California basketball has become something of a mess (off the court) in light of the Yann Hufnagel controversy and Cuonzo Martin’s currently unclear relationship to it. In light of Sonny Dykes’s consideration of other coaching jobs before he stayed put in Berkeley, the Golden Bears cannot rest easy in football or hoops. They fielded good teams this past college sports cycle, but their coaching situations are not oases of stability.

Another good example of a pigskin-and-roundball combination which rests on shaky ground is Minnesota. There’s a nuance involved, however: Tracy Claeys is an interim-turned-permanent football coach. It’s not as though he’s had a full chance to prove (or disprove) that he can perform at a high level on the gridiron. Richard Pitino is on his way out the door if he can’t author a basketball revival, but Claeys deserves a season before the Gophers’ level of discomfort rises to a higher level.

The best example of an uncomfortable duo in football and men’s basketball belongs to the Cincinnati Bearcats.

Remember this incident?

That episode, combined with family and financial problems over time, has marked part of a tumultuous period in Tuberville’s personal life. Naturally, people with cluttered and problematic personal lives often find it difficult to be at their best on the job. Tuberville’s career trajectory — since his perfect 2004 season at Auburn — has gone straight downward. Tubs might not have nosedived, but he has steadily lost steam and has lacked a pronounced achievement over the past 10 years, something which stands above and beyond his peers.

There’s an unmistakably stale quality to Cincinnati football, while the brighter coaches of The American — Matt Rhule at Temple, Ken Niumatalolo of Navy, and Tom Herman of Houston — have acquired a bigger national spotlight.

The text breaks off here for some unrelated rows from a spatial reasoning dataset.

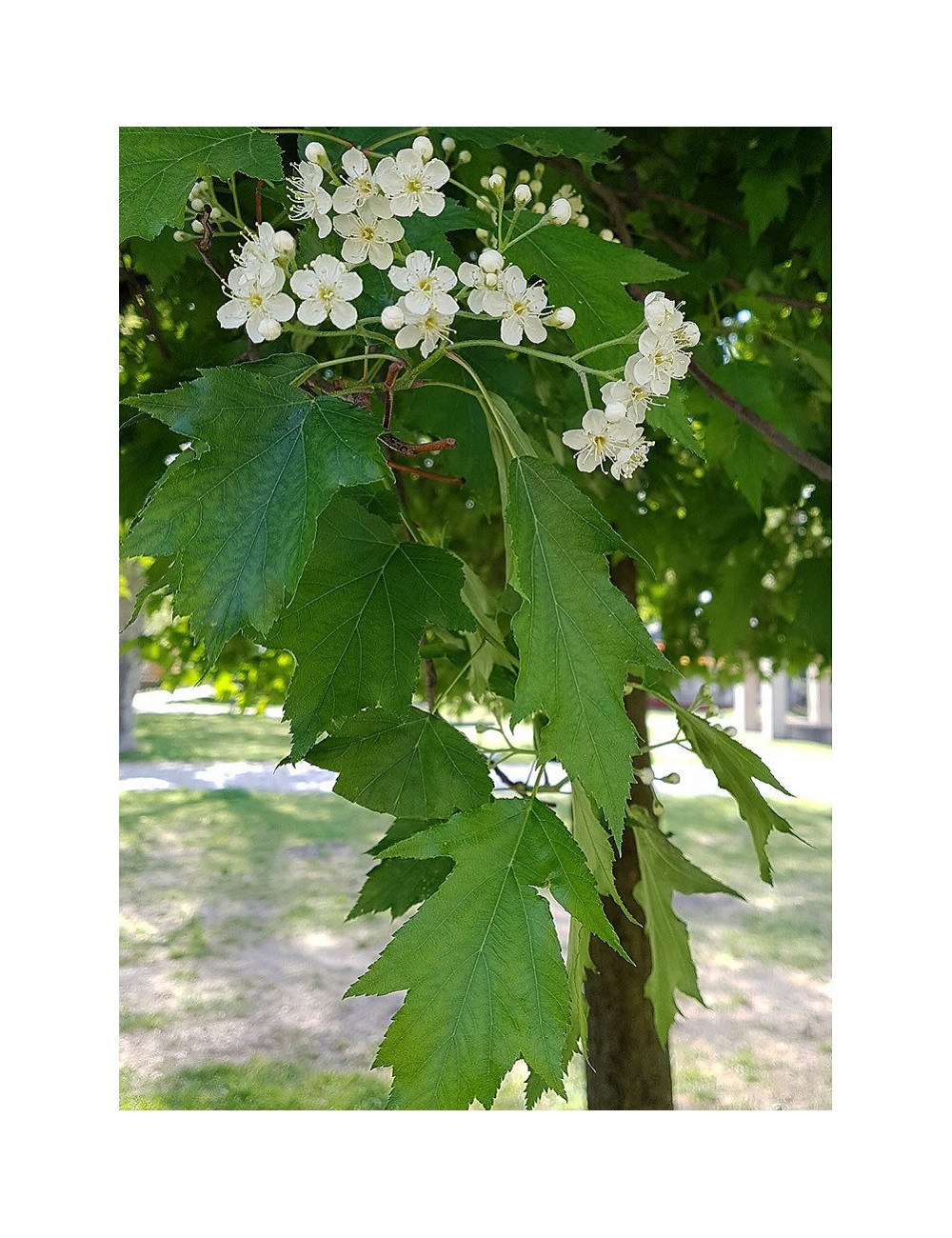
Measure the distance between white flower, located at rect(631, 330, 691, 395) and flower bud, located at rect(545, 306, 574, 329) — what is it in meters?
0.06

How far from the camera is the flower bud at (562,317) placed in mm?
639

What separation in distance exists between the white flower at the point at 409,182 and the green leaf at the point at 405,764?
35cm

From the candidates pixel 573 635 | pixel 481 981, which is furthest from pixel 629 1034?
pixel 573 635

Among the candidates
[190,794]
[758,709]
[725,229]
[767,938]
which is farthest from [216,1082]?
[758,709]

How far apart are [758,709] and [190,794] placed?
3.23 metres

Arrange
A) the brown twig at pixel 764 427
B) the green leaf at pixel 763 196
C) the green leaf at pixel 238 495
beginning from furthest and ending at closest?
the green leaf at pixel 763 196 → the brown twig at pixel 764 427 → the green leaf at pixel 238 495

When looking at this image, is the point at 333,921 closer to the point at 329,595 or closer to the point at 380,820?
the point at 380,820

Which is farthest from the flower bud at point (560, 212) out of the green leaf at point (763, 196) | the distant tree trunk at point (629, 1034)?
the distant tree trunk at point (629, 1034)

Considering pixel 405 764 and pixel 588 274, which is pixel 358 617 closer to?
pixel 405 764

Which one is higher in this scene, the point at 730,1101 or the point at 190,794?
the point at 190,794

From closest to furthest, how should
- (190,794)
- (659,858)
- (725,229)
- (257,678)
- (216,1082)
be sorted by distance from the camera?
1. (659,858)
2. (725,229)
3. (257,678)
4. (216,1082)
5. (190,794)

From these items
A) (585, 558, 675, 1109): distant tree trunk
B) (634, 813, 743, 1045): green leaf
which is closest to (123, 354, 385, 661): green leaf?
(634, 813, 743, 1045): green leaf

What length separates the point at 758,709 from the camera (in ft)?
19.0

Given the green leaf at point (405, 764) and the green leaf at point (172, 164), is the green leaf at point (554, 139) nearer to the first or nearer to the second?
the green leaf at point (172, 164)
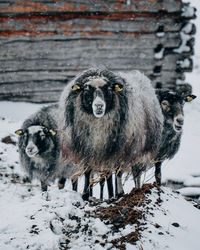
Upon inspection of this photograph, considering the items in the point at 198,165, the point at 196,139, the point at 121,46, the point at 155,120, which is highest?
the point at 121,46

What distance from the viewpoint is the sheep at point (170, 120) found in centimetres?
360

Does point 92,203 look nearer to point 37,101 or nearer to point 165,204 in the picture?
point 165,204

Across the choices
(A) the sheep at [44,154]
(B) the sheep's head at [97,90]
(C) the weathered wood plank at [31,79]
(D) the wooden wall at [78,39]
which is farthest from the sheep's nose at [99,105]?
(C) the weathered wood plank at [31,79]

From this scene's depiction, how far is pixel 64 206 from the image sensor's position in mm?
2754

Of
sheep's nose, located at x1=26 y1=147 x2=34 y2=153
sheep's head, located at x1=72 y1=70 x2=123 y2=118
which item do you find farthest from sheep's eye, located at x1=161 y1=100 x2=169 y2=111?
sheep's nose, located at x1=26 y1=147 x2=34 y2=153

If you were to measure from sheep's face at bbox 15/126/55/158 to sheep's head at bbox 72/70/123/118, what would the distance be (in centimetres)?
98

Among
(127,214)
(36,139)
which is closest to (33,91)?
(36,139)

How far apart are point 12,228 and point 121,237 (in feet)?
3.34

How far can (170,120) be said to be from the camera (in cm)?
380

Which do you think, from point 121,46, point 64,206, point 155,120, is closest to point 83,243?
point 64,206

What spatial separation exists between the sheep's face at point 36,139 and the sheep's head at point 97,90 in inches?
38.5

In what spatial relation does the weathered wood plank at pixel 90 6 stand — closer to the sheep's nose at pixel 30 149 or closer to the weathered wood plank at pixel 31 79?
the weathered wood plank at pixel 31 79

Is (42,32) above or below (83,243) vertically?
above

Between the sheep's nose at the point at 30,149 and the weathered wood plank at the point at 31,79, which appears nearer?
the sheep's nose at the point at 30,149
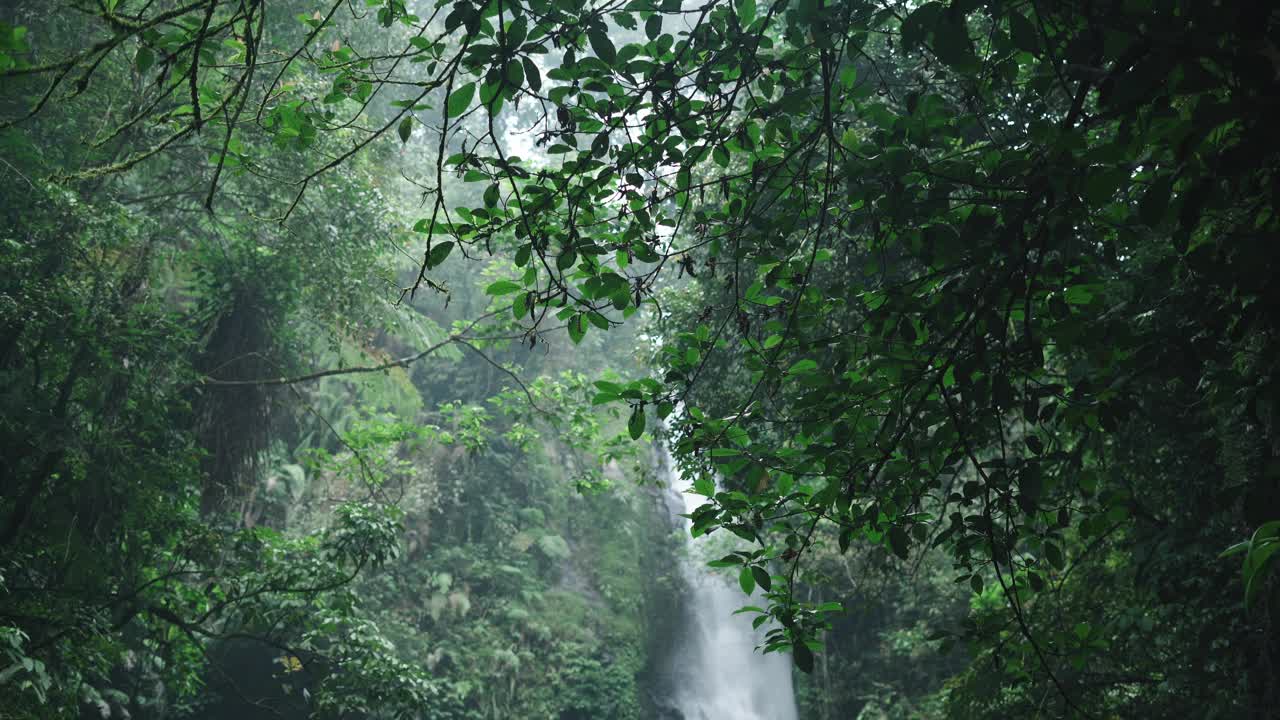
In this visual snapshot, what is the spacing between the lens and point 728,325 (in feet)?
18.6

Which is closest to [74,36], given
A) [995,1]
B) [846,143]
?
[846,143]

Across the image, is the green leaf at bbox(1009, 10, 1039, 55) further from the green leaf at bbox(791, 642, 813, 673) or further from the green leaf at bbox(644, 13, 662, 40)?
the green leaf at bbox(791, 642, 813, 673)

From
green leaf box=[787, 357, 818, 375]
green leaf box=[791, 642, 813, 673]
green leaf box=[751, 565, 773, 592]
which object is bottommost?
green leaf box=[791, 642, 813, 673]

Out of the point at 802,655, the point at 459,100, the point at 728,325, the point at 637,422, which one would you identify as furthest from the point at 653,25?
the point at 728,325

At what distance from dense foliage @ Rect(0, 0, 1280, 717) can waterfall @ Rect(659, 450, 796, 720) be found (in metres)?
1.63

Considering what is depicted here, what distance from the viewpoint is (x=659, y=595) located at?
44.0ft

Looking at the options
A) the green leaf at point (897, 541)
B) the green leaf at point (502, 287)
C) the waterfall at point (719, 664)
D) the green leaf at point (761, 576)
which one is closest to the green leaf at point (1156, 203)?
the green leaf at point (897, 541)

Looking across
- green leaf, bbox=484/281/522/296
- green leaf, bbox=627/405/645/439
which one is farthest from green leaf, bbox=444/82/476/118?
green leaf, bbox=627/405/645/439

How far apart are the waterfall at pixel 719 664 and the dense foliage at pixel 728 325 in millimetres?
1633

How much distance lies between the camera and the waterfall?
39.9 ft

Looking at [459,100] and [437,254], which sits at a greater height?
[459,100]

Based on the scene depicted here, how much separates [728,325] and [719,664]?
29.9ft

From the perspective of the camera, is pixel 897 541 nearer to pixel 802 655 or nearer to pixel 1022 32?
pixel 802 655

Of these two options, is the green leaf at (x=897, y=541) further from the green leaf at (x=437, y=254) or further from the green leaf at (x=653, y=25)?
the green leaf at (x=653, y=25)
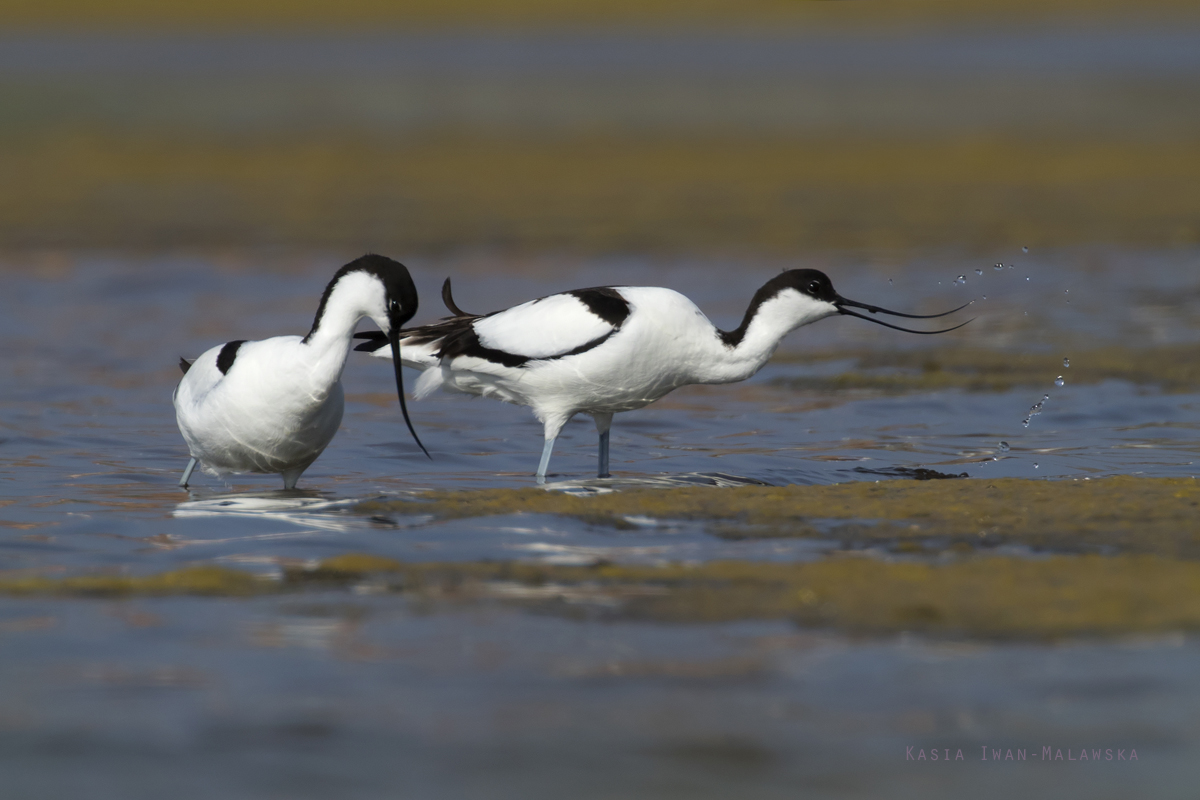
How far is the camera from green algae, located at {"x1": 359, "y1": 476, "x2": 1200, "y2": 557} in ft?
19.3

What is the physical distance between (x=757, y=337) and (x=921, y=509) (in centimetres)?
163

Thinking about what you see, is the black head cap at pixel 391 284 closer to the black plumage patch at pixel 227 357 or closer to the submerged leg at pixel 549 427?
the black plumage patch at pixel 227 357

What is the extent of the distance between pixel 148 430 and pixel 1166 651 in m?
6.03

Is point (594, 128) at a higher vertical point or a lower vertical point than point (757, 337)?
higher

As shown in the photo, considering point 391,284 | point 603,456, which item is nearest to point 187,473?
point 391,284

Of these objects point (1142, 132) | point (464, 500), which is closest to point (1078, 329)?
point (464, 500)

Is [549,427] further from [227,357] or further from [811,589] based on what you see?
[811,589]

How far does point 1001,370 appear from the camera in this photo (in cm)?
1055

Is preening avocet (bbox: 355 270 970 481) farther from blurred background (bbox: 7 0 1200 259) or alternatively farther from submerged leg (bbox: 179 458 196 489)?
blurred background (bbox: 7 0 1200 259)

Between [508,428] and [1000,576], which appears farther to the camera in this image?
[508,428]

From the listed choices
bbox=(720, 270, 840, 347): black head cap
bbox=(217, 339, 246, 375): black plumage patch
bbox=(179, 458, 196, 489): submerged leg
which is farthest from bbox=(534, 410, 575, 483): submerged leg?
bbox=(179, 458, 196, 489): submerged leg

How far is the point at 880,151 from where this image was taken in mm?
22484

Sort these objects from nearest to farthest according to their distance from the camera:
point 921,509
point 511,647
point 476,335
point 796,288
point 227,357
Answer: point 511,647 < point 921,509 < point 227,357 < point 476,335 < point 796,288

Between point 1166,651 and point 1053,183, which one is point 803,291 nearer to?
point 1166,651
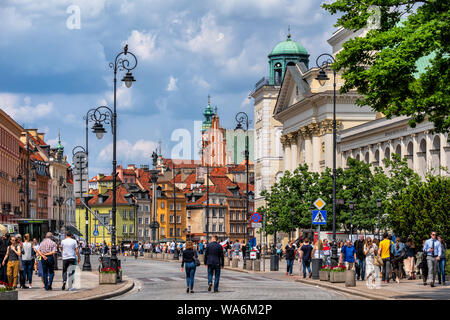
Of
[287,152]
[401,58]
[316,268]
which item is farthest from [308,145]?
[401,58]

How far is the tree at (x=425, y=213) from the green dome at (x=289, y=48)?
87.1 m

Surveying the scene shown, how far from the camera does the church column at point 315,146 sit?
97.8 metres

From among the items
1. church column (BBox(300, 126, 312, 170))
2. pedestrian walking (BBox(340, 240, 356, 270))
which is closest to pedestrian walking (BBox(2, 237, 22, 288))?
pedestrian walking (BBox(340, 240, 356, 270))

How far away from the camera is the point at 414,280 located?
37906mm

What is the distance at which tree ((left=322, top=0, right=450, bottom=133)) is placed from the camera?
25.2 metres

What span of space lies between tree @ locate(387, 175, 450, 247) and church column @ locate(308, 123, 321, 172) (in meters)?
52.8

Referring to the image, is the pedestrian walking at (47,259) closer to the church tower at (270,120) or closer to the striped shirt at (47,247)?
the striped shirt at (47,247)

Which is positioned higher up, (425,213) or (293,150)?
(293,150)

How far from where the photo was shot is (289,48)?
430 ft

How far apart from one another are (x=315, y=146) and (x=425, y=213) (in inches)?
2221

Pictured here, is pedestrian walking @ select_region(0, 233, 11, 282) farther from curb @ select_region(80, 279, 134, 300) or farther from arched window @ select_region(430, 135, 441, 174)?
arched window @ select_region(430, 135, 441, 174)

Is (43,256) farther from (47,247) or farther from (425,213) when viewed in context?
(425,213)
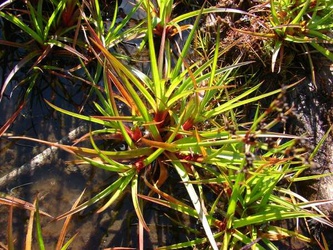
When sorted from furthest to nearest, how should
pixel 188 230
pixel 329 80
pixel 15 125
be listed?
pixel 329 80
pixel 15 125
pixel 188 230

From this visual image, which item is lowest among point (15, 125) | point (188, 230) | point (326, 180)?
point (188, 230)

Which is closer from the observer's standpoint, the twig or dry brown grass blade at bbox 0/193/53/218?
dry brown grass blade at bbox 0/193/53/218

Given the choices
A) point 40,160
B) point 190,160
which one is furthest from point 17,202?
point 190,160

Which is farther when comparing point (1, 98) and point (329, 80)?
point (329, 80)

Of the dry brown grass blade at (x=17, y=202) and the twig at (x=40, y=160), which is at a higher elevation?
the twig at (x=40, y=160)

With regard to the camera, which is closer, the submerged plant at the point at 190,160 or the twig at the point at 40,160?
the submerged plant at the point at 190,160

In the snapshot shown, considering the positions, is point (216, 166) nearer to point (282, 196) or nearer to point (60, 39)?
point (282, 196)

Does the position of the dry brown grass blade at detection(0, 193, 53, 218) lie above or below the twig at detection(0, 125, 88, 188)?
below

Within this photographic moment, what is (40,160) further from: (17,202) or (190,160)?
(190,160)

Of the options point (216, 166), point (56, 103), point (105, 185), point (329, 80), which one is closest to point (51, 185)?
point (105, 185)
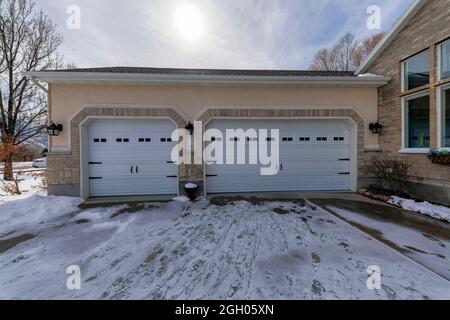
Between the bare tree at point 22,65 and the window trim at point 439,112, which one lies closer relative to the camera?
the window trim at point 439,112

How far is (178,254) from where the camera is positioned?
302cm

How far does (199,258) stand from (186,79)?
16.2 ft

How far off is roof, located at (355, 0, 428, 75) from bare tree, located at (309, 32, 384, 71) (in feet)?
45.0

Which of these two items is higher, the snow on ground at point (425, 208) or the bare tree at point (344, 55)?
the bare tree at point (344, 55)

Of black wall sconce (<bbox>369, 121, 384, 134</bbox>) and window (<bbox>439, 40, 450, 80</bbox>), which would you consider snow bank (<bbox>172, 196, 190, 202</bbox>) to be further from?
window (<bbox>439, 40, 450, 80</bbox>)

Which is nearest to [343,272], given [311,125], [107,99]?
[311,125]

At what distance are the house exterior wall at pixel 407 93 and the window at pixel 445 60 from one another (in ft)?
0.41

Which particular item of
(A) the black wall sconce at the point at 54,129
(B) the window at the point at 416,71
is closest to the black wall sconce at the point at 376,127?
(B) the window at the point at 416,71

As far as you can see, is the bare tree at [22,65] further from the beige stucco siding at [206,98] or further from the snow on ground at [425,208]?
the snow on ground at [425,208]

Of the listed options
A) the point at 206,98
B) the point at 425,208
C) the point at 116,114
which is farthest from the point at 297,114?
the point at 116,114

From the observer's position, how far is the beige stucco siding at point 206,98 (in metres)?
5.88

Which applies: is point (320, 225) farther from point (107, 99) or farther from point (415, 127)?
point (107, 99)

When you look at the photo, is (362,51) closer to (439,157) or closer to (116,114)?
(439,157)

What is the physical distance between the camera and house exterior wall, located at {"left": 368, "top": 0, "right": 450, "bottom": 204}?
5.04m
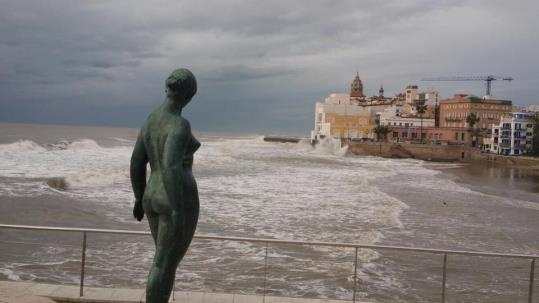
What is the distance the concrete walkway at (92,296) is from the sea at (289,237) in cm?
76

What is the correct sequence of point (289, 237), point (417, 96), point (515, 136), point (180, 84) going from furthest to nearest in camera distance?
point (417, 96) < point (515, 136) < point (289, 237) < point (180, 84)

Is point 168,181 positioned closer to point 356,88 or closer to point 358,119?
point 358,119

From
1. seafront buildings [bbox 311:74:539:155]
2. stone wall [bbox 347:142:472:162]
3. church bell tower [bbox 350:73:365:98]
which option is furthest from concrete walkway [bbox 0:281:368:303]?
church bell tower [bbox 350:73:365:98]

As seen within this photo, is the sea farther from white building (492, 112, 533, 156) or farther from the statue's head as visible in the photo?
white building (492, 112, 533, 156)

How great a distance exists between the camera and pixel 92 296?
5.04m

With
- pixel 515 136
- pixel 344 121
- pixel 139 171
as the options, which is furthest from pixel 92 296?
pixel 344 121

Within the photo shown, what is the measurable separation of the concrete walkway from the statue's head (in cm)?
231

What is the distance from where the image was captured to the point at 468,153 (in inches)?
3081

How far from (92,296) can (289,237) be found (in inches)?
323

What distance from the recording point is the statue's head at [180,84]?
349cm

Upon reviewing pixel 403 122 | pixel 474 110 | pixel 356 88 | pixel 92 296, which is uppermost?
pixel 356 88

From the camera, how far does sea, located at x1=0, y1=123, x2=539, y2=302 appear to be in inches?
329

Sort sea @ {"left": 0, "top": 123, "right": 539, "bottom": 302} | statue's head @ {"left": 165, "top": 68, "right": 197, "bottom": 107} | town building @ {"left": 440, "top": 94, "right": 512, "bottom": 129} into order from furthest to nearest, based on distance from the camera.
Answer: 1. town building @ {"left": 440, "top": 94, "right": 512, "bottom": 129}
2. sea @ {"left": 0, "top": 123, "right": 539, "bottom": 302}
3. statue's head @ {"left": 165, "top": 68, "right": 197, "bottom": 107}

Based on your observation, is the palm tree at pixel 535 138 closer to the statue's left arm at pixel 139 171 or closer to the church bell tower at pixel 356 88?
the church bell tower at pixel 356 88
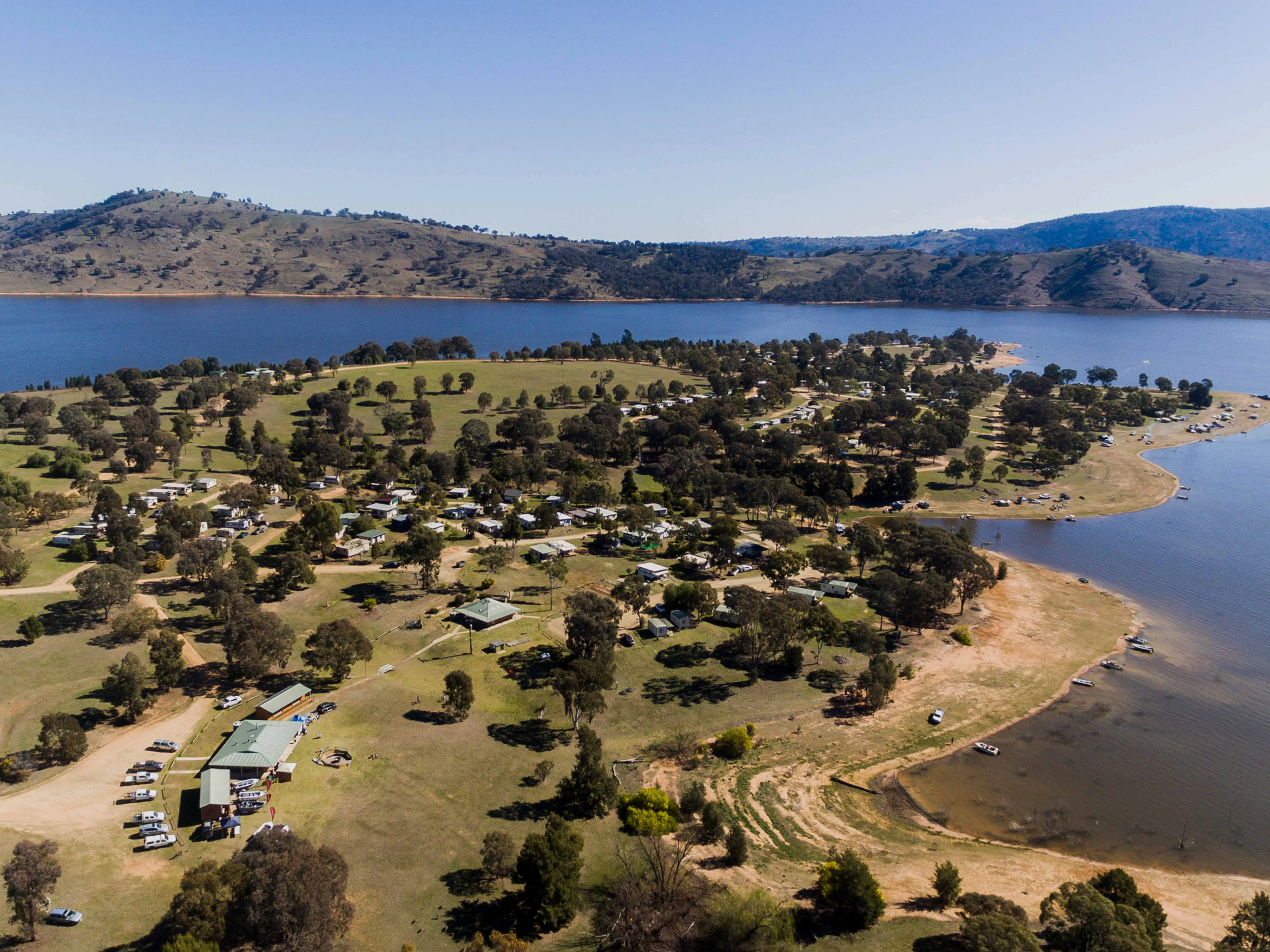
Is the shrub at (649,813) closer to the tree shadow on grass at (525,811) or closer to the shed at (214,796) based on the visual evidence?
the tree shadow on grass at (525,811)

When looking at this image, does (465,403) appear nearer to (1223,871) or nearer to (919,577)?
(919,577)

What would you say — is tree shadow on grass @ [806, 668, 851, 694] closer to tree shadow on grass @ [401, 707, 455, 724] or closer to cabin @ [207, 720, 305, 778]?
tree shadow on grass @ [401, 707, 455, 724]

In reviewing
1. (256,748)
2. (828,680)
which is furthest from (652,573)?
(256,748)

In basketball, it’s not that different.

Mick Cronin is a good coach. He’s led Cincinnati to the Sweet 16 and regularly gets the program to the NCAA tournament. Yet, for the program of Ed Jucker and Oscar Robertson and — three decades later — Bob Huggins and Nick Van Exel, the Bearcats seem stuck… not in misery, but in the uncomfortable environment of achieving at a modest level with no immediate prospect of climbing higher. What’s more is that Cronin himself felt this lack of contentment. Why else did he come close to accepting the job opening at UNLV?

When a program such as Colorado basketball quietly settles into an 8-9 or 7-10 game, the program is doing very well by historical standards and measurements. That’s not the case at Cincinnati. The program should not be expected to be a Final Four contender on an annual basis, but it should be a regular threat to make the Sweet 16. Southwestern Ohio and Northern Kentucky are pretty good places to recruit, and Cincinnati has certainly been passed by archrival Xavier in the Queen City.

All this paints a picture with some eerie tie-ins to the NFL Bengals. The basketball Bearcats are making the postseason more often than not, but they don’t get very far, and in light of what predecessors did (Sam Wyche and Forrest Gregg in football, Jucker and Huggins in basketball), it’s very easy to arrive at the conclusion that the team isn’t reaching its potential.

Is that a fair verdict? Maybe not… but the emotional and cultural realities exist.

Let’s see where we are 12 months from now when evaluating Cincinnati… and Berkeley, and Minnesota, plus other schools where football and men’s basketball teams aren’t necessarily bad… but live in worlds that feel anything but safe and secure.